# Start of Quoted text

It's a bad idea... in general. If you're building an API and you have need
some kind of stable, unchanging interface to expose - then it makes sense.

But people are using it everywhere in their programs; and it's not really
valid there. First of all, data-access is _fast_ and computed functions may be
slow. Hiding this difference means that writing efficient code becomes more
tiresome - you need to consider each and every access as potentially
expensive, even though the majority are probably trivial. This means you need
to know the code better to get anywhere. And if you make it hard to write
efficient code, people won't bother (and rightly so, since that's usually
premature optimization).

Secondly, in most languages, simple data access is side-effect free and
(usually) thread-safe or at least has predictable threading behavior. Managing
side-effects - even without threading - is a major pain in any large code
base, and although functional purity can be enforced otherwise in some
languages, in most cases you've got nothing to go on. Making your life more
difficult by discarding annotations that distinguish between method calls and
member access isn't helping.

# End of Quoted text
# Start of Data records

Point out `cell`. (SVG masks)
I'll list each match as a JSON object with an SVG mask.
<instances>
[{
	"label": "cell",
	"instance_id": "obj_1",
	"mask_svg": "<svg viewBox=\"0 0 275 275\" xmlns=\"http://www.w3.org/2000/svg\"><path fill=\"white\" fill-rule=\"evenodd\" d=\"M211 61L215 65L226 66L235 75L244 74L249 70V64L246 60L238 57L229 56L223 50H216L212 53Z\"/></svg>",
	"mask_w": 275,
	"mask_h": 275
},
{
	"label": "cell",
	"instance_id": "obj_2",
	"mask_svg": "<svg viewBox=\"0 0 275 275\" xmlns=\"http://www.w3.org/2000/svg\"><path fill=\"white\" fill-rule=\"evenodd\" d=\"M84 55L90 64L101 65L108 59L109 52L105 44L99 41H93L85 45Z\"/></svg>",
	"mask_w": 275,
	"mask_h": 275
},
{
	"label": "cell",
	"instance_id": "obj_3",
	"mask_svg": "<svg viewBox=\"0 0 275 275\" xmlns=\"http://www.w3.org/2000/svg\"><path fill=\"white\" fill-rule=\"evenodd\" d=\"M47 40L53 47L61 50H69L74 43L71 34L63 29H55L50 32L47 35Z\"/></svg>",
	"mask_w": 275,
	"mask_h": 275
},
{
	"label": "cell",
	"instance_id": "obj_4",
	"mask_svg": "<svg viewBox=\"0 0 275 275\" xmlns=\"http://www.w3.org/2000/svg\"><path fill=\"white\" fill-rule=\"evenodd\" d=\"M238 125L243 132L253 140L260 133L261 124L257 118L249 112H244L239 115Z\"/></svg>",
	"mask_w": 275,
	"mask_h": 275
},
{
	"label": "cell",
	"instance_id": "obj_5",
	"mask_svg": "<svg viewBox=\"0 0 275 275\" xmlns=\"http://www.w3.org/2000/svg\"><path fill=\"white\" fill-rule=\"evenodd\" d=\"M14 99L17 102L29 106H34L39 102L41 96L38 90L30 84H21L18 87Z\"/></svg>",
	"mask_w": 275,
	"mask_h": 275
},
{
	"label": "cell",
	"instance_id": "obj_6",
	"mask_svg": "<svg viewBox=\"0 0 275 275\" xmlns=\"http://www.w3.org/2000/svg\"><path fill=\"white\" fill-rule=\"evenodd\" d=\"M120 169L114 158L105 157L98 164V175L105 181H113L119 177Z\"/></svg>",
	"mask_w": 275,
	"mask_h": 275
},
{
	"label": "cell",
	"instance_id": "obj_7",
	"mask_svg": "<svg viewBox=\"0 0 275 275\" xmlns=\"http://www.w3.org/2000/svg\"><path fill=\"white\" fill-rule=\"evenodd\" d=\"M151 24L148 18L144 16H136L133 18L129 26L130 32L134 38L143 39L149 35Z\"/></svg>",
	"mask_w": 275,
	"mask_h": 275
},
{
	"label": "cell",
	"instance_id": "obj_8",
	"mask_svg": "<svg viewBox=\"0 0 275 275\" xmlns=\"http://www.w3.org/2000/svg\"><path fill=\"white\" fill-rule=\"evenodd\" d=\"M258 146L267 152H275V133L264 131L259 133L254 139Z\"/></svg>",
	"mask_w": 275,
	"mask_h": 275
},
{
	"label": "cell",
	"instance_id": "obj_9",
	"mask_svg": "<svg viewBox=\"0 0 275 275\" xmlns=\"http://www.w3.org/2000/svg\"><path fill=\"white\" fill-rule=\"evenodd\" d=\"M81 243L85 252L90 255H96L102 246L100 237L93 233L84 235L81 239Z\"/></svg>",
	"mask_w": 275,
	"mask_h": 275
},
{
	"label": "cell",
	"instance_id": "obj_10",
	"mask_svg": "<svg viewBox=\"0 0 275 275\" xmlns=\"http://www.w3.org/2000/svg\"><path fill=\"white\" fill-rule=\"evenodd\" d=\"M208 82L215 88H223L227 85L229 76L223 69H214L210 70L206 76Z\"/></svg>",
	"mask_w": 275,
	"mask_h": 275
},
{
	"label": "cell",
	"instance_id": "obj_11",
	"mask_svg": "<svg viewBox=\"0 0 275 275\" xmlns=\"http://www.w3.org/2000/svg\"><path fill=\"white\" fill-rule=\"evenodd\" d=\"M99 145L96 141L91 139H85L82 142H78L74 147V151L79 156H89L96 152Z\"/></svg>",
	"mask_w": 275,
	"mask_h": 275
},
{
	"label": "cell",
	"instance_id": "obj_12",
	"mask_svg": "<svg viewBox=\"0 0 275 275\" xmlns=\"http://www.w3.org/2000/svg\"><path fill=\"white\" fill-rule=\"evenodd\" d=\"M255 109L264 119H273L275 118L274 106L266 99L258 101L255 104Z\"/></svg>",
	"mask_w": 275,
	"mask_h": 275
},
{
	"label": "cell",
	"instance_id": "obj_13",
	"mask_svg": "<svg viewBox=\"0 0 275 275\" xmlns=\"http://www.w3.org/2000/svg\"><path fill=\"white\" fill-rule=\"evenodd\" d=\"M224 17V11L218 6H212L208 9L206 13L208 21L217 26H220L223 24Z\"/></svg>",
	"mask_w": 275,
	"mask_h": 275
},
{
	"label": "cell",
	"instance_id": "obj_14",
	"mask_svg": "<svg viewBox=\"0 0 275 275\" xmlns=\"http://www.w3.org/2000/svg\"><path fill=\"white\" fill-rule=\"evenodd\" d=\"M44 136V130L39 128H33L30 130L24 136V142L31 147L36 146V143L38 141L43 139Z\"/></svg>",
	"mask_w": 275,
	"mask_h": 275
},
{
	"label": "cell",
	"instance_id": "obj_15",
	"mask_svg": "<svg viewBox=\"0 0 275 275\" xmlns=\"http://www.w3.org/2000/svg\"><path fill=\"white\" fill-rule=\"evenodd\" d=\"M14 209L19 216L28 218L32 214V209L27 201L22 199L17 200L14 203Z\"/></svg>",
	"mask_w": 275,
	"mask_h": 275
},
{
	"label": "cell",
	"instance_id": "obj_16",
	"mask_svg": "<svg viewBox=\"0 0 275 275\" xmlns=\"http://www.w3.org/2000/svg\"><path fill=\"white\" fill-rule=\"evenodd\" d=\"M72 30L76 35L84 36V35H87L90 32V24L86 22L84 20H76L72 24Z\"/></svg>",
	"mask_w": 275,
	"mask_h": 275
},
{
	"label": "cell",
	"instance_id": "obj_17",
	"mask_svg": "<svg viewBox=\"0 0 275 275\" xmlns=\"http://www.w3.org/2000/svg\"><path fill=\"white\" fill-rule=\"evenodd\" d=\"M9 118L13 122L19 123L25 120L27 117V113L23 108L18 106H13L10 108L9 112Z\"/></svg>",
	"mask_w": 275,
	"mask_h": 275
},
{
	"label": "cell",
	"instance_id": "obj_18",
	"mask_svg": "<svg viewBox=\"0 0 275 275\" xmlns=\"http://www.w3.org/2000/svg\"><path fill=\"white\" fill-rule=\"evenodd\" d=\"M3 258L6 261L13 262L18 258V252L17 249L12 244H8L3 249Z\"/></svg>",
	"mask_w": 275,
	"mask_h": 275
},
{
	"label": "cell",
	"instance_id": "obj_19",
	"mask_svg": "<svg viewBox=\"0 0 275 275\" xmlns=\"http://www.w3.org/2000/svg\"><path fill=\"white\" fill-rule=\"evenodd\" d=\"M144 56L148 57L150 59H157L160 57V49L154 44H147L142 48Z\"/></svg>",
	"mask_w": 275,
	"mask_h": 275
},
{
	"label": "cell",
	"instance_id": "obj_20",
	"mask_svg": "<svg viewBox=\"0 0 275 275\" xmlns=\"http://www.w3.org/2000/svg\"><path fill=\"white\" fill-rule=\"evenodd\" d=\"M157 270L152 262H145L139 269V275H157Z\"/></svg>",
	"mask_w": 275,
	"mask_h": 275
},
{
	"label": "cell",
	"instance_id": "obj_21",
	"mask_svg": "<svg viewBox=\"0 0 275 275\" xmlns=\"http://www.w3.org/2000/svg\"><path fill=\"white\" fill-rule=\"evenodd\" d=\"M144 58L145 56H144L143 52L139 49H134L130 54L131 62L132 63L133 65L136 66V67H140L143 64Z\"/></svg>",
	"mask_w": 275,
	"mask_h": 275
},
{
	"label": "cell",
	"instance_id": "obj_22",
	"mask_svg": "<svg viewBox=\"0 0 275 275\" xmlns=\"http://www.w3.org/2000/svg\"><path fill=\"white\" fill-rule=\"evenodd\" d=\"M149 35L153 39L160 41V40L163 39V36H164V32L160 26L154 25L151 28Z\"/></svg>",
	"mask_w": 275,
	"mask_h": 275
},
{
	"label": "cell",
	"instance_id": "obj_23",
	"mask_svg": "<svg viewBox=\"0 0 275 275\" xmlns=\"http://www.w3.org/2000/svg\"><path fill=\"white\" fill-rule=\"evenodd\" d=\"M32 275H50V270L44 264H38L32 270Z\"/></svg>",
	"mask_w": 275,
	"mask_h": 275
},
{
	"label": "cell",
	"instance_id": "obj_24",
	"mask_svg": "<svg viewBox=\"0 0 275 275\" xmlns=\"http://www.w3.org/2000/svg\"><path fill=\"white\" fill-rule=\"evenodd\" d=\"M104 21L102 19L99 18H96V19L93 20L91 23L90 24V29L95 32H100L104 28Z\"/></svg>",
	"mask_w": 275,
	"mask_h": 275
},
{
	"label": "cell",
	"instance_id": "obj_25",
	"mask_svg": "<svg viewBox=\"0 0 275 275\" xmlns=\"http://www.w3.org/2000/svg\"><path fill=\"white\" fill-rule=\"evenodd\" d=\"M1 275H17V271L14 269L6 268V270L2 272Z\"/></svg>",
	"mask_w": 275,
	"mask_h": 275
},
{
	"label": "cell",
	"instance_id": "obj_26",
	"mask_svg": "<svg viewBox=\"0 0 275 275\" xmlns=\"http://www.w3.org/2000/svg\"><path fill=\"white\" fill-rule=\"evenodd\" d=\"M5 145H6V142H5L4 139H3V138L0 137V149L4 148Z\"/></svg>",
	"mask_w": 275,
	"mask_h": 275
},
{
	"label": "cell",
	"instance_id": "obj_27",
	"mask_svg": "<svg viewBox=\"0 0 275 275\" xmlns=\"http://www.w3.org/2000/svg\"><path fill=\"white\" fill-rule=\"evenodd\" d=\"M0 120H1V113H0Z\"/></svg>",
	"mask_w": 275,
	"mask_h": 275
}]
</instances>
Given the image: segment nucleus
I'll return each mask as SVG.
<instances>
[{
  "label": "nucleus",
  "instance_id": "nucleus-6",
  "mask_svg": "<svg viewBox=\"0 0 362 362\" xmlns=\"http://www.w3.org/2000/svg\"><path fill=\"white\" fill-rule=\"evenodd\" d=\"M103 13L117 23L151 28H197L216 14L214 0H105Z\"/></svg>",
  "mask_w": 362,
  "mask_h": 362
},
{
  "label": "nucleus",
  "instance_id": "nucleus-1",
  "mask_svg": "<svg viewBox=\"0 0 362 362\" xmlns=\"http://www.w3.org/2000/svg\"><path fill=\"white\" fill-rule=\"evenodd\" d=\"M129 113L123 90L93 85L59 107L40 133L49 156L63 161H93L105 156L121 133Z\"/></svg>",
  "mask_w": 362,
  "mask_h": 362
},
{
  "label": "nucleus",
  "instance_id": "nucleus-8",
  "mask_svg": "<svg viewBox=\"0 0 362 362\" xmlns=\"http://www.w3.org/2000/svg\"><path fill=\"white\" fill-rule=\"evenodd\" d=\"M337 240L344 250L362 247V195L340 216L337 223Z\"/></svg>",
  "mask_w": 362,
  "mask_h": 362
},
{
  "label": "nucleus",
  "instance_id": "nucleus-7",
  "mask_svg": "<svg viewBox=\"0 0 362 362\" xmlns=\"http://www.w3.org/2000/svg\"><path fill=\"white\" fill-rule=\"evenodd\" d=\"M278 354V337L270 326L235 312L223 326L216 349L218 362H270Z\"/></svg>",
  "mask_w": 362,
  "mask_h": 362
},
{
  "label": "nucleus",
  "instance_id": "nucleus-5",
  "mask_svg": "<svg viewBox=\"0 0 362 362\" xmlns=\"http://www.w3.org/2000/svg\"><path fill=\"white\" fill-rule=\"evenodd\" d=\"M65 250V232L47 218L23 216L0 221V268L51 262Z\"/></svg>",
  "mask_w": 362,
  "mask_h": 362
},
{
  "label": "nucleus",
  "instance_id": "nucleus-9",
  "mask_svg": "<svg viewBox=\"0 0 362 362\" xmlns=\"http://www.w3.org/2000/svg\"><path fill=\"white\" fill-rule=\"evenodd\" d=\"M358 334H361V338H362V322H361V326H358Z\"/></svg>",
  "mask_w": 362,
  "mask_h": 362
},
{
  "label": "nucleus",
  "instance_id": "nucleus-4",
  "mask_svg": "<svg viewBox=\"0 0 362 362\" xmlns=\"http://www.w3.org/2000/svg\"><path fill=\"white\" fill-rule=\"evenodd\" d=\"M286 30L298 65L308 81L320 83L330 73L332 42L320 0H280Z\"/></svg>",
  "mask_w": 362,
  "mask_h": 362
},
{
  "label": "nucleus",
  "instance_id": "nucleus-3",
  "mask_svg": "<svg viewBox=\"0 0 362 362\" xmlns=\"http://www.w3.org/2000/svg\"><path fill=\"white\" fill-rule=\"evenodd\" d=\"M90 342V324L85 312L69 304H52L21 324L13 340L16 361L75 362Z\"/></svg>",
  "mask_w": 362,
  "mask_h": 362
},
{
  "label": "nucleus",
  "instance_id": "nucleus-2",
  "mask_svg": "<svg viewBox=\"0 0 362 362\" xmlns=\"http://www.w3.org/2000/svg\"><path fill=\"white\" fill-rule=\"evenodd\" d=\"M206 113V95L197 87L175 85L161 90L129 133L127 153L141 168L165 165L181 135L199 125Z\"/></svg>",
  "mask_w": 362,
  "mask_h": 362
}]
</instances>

# End of Data records

**What to work on:**
**A)** According to the text on data access and computed functions, in what situation does the practice make sense?
**B)** Extend the text on data access and computed functions with a further paragraph that picks up after its final sentence.
The rows have nothing to do with the text.

**Responses to the tasks:**
**A)** It makes sense when you are building an API and need a stable, unchanging interface to expose.

**B)**
Of course, in a dynamic languages you're in a tricky spot here - it's hard to
refactor, so exposing member access is something that's more work to change
later when you discover you need computation or a side effect. However, even
so; making a system harder to reason about for the purpose of a fairly
pointless architectural purity is usually a bad idea.

The uniform access principle as applied to interfaces is another story; but in
general use - I think it sounds nice in theory, but works poorly in practice.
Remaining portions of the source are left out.